Requirement> The answer must consist of each line of the records below that contains the string "detected".

Source information>
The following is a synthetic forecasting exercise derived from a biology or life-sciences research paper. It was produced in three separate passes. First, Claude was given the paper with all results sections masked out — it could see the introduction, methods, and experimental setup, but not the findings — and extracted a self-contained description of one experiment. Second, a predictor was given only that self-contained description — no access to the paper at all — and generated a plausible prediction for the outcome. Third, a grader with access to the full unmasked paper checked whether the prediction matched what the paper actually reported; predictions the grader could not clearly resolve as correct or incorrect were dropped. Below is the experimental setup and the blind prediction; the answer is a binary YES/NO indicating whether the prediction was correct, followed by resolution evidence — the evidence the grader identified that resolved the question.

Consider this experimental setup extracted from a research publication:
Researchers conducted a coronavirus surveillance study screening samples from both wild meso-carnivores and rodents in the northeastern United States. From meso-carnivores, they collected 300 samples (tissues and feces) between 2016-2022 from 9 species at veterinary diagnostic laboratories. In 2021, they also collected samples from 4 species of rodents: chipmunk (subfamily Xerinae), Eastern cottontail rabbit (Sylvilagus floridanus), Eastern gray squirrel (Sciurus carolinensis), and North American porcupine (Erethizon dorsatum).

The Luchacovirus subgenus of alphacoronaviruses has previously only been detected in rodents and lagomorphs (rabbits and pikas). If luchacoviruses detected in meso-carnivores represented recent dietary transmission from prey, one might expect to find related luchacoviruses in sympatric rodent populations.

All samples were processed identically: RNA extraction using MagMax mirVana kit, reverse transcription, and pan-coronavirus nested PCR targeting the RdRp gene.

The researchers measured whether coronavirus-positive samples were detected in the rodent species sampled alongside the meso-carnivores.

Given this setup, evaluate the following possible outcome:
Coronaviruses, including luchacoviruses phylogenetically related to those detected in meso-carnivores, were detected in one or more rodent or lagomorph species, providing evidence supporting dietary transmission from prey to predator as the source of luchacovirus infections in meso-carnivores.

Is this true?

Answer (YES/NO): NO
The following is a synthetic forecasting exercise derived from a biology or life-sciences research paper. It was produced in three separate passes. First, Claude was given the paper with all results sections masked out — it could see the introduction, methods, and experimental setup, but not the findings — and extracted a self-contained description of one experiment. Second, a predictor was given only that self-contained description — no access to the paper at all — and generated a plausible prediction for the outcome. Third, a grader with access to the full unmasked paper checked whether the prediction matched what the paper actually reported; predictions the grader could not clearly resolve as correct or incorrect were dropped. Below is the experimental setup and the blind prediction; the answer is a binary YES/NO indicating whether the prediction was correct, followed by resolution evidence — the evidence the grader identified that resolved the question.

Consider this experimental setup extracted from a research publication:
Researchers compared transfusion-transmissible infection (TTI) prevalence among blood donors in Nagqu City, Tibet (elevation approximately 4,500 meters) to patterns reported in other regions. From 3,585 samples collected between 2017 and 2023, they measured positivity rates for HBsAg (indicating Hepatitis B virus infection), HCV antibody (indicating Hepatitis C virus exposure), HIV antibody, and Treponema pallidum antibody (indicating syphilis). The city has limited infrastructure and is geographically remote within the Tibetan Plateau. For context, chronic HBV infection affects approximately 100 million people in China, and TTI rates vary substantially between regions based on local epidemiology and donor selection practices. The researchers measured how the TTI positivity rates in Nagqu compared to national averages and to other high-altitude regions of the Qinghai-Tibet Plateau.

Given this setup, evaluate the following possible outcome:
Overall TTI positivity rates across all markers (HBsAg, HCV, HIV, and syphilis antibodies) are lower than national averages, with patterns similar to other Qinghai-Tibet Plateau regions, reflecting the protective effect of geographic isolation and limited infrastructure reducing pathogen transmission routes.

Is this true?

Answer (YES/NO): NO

...

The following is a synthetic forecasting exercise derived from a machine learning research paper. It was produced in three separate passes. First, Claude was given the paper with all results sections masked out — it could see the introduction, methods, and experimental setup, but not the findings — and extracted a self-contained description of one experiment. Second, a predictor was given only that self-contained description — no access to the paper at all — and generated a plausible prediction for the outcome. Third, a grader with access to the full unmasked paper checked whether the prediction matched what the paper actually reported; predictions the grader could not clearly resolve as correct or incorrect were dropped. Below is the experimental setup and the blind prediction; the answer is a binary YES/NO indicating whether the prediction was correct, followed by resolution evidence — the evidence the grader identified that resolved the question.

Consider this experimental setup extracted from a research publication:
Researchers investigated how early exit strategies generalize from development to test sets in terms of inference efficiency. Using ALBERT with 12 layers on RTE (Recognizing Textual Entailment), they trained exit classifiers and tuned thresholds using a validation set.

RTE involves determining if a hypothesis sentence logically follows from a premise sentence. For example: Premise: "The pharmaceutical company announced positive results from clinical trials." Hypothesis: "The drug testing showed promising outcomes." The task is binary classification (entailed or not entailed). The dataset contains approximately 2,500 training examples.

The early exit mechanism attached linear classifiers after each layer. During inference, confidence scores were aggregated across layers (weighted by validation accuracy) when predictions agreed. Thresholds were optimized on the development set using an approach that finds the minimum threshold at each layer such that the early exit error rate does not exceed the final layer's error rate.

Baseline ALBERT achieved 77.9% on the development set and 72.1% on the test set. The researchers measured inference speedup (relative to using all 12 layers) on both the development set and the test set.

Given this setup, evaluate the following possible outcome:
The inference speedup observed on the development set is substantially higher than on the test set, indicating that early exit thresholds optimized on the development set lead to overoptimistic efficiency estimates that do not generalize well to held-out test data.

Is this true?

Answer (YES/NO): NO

Finished task>
The Luchacovirus subgenus of alphacoronaviruses has previously only been detected in rodents and lagomorphs (rabbits and pikas). If luchacoviruses detected in meso-carnivores represented recent dietary transmission from prey, one might expect to find related luchacoviruses in sympatric rodent populations.
The researchers measured whether coronavirus-positive samples were detected in the rodent species sampled alongside the meso-carnivores.
Coronaviruses, including luchacoviruses phylogenetically related to those detected in meso-carnivores, were detected in one or more rodent or lagomorph species, providing evidence supporting dietary transmission from prey to predator as the source of luchacovirus infections in meso-carnivores.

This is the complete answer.